I was saying his name, calling him Daddy, begging for more, harder, everything, and he was giving it to me, giving me everything, his control finally, blessedly shattered.

"Mine," he growled, and the marks on both our bodies blazed with light. "My little one, my precious girl, mine forever, say it—"

"Yours," I gasped, so close to the edge I could taste it. "Yours, Daddy, always yours—"

But as I was about to climax, about to fall apart in his arms, the dream shifted like smoke dissolving. The warmth vanished, replaced by cold that bit into my bones. Garruk's face morphed, twisted, became—

"Found you, little thief."

Rovik stood over me, crossbow aimed at my heart.

The bolt was already flying, too fast to dodge, too late to scream.

I saw it coming in horrible clarity—the metal tip, the way it would punch through my chest, the blood that would follow.

Behind him, shadows moved, more guards, more weapons, and Garruk was gone, had never been there, I was alone—

I woke screaming, hands clawing at my chest where the dream-bolt had been about to hit.

My skin was soaked with sweat, nightgown clinging to my body, the marks on my throat pulsing with remembered pleasure and current panic.

For a moment I couldn't remember where I was—the soft bed, the warm room, none of it made sense.

My hand reached out instinctively, seeking comfort the way I had for years.

Mica would be beside me on the pillow, her button eyes catching whatever light existed, her cotton-stuffed body ready to absorb my tears or fears or the nightmares that came from sleeping in culverts where rats were bold and cold was constant.

My hand found empty space.

"Mica?" My voice came out small, confused. I patted around the bed, thinking maybe she'd fallen, gotten tangled in the blankets during my thrashing. Nothing. I leaned over the edge, checking the floor, under the bed. "Mica?"

The room was dark except for the faint pulse of crystal veins in the walls, just enough light to see shapes but not details.

I stumbled from the bed, knees still weak from the dream, from the phantom sensations that lingered.

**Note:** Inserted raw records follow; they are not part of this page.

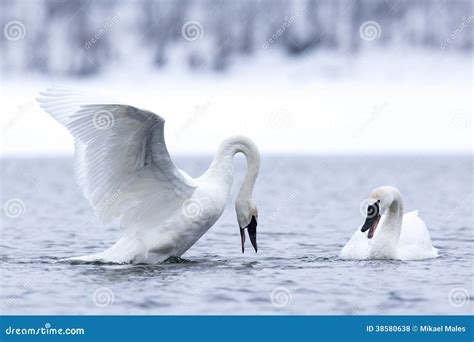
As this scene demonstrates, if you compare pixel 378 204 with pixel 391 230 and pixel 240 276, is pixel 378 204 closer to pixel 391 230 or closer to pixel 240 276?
pixel 391 230

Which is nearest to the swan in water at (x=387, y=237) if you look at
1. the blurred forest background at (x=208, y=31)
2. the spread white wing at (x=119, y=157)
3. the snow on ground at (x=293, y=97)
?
the spread white wing at (x=119, y=157)

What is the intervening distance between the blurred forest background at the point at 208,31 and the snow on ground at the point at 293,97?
1314 mm

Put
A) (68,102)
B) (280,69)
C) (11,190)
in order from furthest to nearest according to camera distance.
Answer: (280,69) → (11,190) → (68,102)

My body was confused—still aroused from the erotic part of the dream, still terrified from the nightmare, aching for comfort that only a rag doll had ever provided.

She wasn't on the table. Wasn't on the chair. Wasn't anywhere.

Panic flooded through me, irrational and complete.

I knew it was stupid—she was just cloth and stuffing, just a toy I'd made from scraps.

But she was also the only constant in my life, the only thing that had been mine and only mine.

I'd told her everything, cried into her soft body, held her through nights when hunger made sleep impossible and cold made waking worse.

"Mica!" I was moving without thinking, following some instinct I didn't understand. The door opened at my touch and I stumbled into the hallway, the stone cold under my feet, sending shocks up through my legs.

The Sanctum's passages were different in the dark, the crystalline veins providing just enough light to navigate but not enough to banish the pressing shadows.

I should have stayed in my room—Garruk's third rule echoed in my memory—but I couldn't, not without Mica, not without the one piece of my old life that mattered.

Something pulled me forward. Not the bond exactly, but something similar, some awareness that what I sought was ahead, down this passage, turn here, follow the warmth that grew with each step. My feet found their way as if they'd walked these halls before, as if the mountain itself was guiding me.

Then I heard it.

The whisper of thread through fabric, soft and rhythmic. The specific sound of needle piercing cloth, thread following, knot securing.